Carry over everything from the line containing "Can you tell me which from" down to the end of the records, requests included, and add 114 to every coordinate and measurement in the answers. Leave the pictures out of your answer.

┌─ EXERCISE MATERIAL

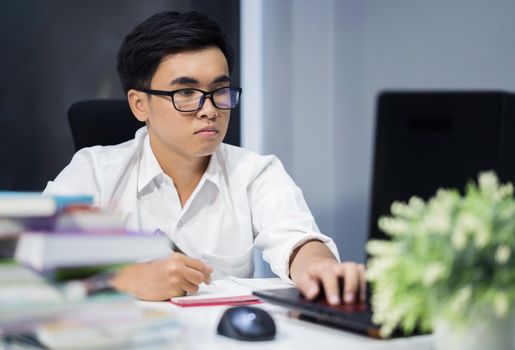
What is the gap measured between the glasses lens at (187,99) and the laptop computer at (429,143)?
2.88ft

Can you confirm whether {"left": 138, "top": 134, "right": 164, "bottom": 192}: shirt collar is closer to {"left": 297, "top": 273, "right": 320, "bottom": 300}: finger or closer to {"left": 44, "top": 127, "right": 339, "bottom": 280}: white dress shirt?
{"left": 44, "top": 127, "right": 339, "bottom": 280}: white dress shirt

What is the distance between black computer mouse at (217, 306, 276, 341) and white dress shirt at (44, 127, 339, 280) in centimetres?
82

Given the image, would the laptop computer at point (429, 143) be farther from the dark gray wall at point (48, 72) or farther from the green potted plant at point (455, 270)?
the dark gray wall at point (48, 72)

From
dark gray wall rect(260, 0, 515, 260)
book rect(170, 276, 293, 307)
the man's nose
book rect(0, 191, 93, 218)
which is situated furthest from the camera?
dark gray wall rect(260, 0, 515, 260)

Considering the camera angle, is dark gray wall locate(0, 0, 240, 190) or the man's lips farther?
dark gray wall locate(0, 0, 240, 190)

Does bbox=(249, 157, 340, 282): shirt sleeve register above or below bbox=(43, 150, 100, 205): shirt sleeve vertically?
below

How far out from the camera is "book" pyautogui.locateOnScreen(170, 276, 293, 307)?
1.26 m

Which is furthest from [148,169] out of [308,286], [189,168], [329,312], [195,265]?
[329,312]

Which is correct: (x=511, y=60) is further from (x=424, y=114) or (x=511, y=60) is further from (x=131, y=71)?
(x=424, y=114)

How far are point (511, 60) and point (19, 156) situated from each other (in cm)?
194

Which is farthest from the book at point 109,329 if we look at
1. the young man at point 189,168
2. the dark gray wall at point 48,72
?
the dark gray wall at point 48,72

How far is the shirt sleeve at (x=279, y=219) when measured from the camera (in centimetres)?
162

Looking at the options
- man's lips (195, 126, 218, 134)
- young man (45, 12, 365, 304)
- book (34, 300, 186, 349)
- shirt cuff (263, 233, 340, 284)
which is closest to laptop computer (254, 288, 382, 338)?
book (34, 300, 186, 349)

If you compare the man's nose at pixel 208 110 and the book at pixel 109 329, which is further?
the man's nose at pixel 208 110
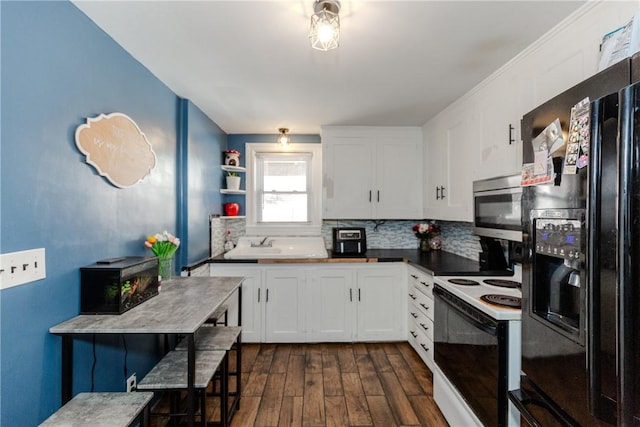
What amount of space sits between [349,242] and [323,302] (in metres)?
0.68

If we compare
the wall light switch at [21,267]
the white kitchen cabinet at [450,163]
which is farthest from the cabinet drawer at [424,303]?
the wall light switch at [21,267]

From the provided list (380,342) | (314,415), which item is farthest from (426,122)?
(314,415)

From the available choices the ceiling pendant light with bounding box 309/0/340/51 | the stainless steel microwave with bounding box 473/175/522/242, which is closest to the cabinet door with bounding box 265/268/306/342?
the stainless steel microwave with bounding box 473/175/522/242

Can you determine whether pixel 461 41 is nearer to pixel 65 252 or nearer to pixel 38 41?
pixel 38 41

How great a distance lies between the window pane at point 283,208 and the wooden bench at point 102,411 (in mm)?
2473

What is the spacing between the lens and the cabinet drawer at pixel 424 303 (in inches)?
91.7

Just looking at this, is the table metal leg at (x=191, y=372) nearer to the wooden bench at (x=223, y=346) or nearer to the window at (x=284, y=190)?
the wooden bench at (x=223, y=346)

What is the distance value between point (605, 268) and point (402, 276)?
230cm

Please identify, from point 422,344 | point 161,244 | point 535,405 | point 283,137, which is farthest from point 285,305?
point 535,405

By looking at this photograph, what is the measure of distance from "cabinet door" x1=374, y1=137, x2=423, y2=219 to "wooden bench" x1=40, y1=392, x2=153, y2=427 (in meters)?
2.58

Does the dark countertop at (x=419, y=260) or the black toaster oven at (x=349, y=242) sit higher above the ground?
the black toaster oven at (x=349, y=242)

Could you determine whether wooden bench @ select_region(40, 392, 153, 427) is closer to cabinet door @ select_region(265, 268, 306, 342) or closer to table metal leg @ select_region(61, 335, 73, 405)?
table metal leg @ select_region(61, 335, 73, 405)

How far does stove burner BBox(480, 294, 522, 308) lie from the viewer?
145 cm

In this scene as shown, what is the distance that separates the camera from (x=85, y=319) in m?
1.30
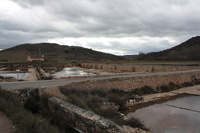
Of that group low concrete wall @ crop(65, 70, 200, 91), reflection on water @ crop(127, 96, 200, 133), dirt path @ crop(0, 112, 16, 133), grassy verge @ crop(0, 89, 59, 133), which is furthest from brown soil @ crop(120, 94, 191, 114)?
dirt path @ crop(0, 112, 16, 133)

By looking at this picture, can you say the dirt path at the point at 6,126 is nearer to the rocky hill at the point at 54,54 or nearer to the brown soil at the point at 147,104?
the brown soil at the point at 147,104

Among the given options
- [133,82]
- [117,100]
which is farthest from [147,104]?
[133,82]

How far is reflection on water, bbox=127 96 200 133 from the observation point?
10.3m

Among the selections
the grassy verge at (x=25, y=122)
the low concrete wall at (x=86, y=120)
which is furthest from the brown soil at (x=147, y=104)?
the grassy verge at (x=25, y=122)

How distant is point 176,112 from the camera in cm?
1354

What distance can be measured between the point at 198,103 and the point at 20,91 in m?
15.7

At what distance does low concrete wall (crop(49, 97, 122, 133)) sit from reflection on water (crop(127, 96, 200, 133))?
4.42 metres

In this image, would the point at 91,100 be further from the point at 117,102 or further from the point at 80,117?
the point at 80,117

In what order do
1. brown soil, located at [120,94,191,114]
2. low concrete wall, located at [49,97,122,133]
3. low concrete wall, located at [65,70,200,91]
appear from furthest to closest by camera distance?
1. low concrete wall, located at [65,70,200,91]
2. brown soil, located at [120,94,191,114]
3. low concrete wall, located at [49,97,122,133]

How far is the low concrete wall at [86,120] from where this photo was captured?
667 cm

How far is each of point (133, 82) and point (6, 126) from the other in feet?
46.7

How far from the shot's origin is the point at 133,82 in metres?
18.5

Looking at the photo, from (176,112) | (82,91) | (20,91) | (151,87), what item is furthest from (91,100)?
(151,87)

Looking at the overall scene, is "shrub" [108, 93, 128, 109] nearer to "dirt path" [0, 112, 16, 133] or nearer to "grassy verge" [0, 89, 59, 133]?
"grassy verge" [0, 89, 59, 133]
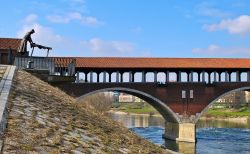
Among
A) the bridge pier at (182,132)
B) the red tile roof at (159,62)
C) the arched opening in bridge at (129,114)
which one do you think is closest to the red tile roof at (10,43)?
the arched opening in bridge at (129,114)

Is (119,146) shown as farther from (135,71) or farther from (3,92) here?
(135,71)

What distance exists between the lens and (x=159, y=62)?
3250 centimetres

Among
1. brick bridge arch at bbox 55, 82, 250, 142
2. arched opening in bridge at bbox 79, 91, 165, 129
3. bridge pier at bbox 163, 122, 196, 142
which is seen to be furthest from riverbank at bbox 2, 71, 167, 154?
bridge pier at bbox 163, 122, 196, 142

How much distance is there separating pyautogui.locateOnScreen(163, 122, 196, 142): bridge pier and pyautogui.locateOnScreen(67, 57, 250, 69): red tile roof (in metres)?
4.51

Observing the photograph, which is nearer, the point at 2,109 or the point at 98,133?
the point at 2,109

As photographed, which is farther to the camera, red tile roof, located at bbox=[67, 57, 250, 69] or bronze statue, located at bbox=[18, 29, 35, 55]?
red tile roof, located at bbox=[67, 57, 250, 69]

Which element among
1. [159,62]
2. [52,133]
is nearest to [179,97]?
[159,62]

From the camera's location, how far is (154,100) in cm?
3241

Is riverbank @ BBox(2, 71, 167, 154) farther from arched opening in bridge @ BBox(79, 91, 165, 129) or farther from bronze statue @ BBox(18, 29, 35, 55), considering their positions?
arched opening in bridge @ BBox(79, 91, 165, 129)

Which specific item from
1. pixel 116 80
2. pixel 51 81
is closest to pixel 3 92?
pixel 51 81

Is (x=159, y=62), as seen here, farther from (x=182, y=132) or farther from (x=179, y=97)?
(x=182, y=132)

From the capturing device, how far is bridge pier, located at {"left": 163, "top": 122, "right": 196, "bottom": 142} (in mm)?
30922

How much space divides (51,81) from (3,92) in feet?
21.2

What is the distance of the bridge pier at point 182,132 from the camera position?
101ft
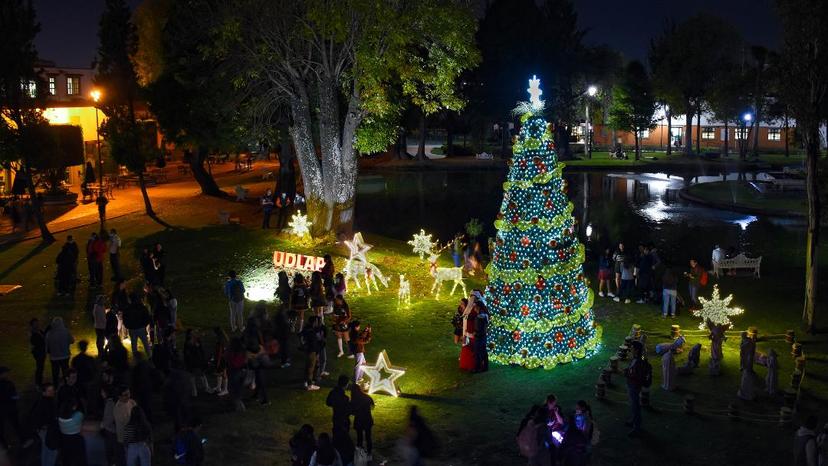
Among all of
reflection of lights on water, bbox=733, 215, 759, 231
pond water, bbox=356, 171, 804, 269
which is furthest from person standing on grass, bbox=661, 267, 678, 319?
reflection of lights on water, bbox=733, 215, 759, 231

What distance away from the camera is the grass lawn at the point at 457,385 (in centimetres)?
1238

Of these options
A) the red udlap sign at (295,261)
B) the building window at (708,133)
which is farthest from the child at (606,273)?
the building window at (708,133)

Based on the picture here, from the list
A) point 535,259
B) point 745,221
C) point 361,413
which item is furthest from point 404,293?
point 745,221

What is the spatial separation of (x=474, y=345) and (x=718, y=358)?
491cm

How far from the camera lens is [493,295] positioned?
16.7 metres

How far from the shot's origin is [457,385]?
1540 centimetres

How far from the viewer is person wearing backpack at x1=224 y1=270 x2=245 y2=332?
59.1ft

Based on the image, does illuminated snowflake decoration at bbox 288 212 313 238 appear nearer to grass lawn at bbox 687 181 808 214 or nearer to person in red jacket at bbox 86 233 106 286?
person in red jacket at bbox 86 233 106 286

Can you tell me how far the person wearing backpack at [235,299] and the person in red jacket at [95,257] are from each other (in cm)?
596

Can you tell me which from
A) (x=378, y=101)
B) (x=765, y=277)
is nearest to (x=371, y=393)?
(x=378, y=101)

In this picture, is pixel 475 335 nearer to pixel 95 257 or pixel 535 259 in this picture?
pixel 535 259

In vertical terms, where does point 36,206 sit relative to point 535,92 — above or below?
below

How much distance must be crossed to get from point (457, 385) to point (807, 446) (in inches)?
266

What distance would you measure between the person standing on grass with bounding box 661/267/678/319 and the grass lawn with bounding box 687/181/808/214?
70.5 feet
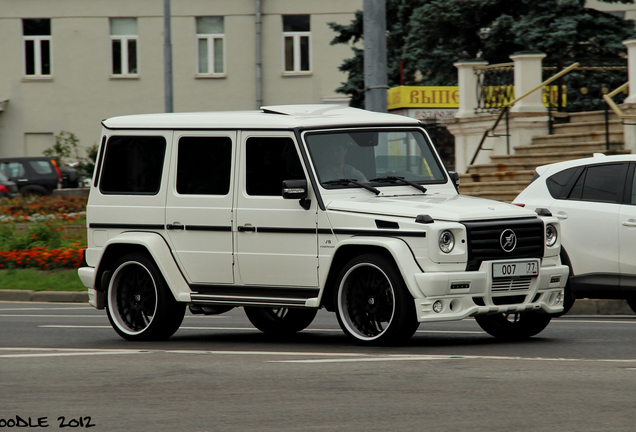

└─

§ **WRITTEN SOLUTION**
Can you tell me which from
A) (x=378, y=101)
B) (x=765, y=277)
is nearest to (x=371, y=393)?
(x=492, y=215)

In this picture, is pixel 475 335 nearer to pixel 95 257 or pixel 535 259 in this picture?
pixel 649 373

In vertical terms, where does point 36,206 sit relative to point 535,92 — above or below?
below

How much distance must be crossed to get from point (457, 385) to point (807, 446) (in inches)?
380

What distance would you measure between the person standing on grass with bounding box 661/267/678/319 and the grass lawn with bounding box 687/181/808/214?
184.5 feet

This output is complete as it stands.